◆ Task inputs
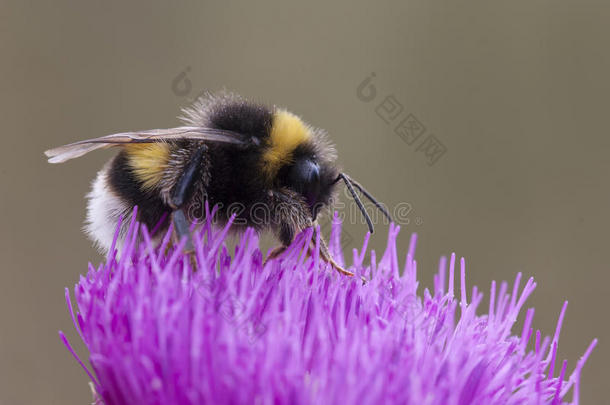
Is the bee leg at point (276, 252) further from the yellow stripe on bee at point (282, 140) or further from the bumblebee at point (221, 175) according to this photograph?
the yellow stripe on bee at point (282, 140)

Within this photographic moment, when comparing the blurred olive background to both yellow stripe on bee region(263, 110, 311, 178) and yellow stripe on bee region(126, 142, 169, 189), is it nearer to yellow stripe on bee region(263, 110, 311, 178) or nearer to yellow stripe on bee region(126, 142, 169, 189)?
yellow stripe on bee region(263, 110, 311, 178)

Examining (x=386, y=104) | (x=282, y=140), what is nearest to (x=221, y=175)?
(x=282, y=140)

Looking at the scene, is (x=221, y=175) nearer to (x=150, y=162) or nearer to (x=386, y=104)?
(x=150, y=162)

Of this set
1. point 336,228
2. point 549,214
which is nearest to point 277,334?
point 336,228

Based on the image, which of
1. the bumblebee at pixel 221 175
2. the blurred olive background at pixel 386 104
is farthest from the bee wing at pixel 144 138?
the blurred olive background at pixel 386 104

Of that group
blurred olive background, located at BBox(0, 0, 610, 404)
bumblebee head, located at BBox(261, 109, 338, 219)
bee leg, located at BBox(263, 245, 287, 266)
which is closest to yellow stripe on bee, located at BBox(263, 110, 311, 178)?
bumblebee head, located at BBox(261, 109, 338, 219)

◆ Given exercise
Extract every one of the lines above word for word, leaving out the picture.

◆ Solution to this exercise
Is the bee leg at point (276, 252) further from the yellow stripe on bee at point (282, 140) or further from the bumblebee at point (221, 175) according to this photograph?
the yellow stripe on bee at point (282, 140)

Within this photographic moment, when comparing the blurred olive background to both yellow stripe on bee region(263, 110, 311, 178) and yellow stripe on bee region(126, 142, 169, 189), is it nearer to yellow stripe on bee region(263, 110, 311, 178) or nearer to yellow stripe on bee region(126, 142, 169, 189)?
yellow stripe on bee region(263, 110, 311, 178)

Examining (x=386, y=104) | (x=282, y=140), what is nearest to (x=221, y=175)?
(x=282, y=140)

Looking at the scene, is (x=221, y=175) nearer to (x=150, y=162) or nearer to (x=386, y=104)?
(x=150, y=162)

Of this set
1. point 336,228
2. point 549,214
which is nearest to point 277,334?
point 336,228

Based on the image, which of
1. the bumblebee at pixel 221 175
2. the blurred olive background at pixel 386 104
is farthest from the bee wing at pixel 144 138?
the blurred olive background at pixel 386 104

Of that group
blurred olive background, located at BBox(0, 0, 610, 404)
bumblebee head, located at BBox(261, 109, 338, 219)
bee leg, located at BBox(263, 245, 287, 266)
which is closest to yellow stripe on bee, located at BBox(263, 110, 311, 178)?
bumblebee head, located at BBox(261, 109, 338, 219)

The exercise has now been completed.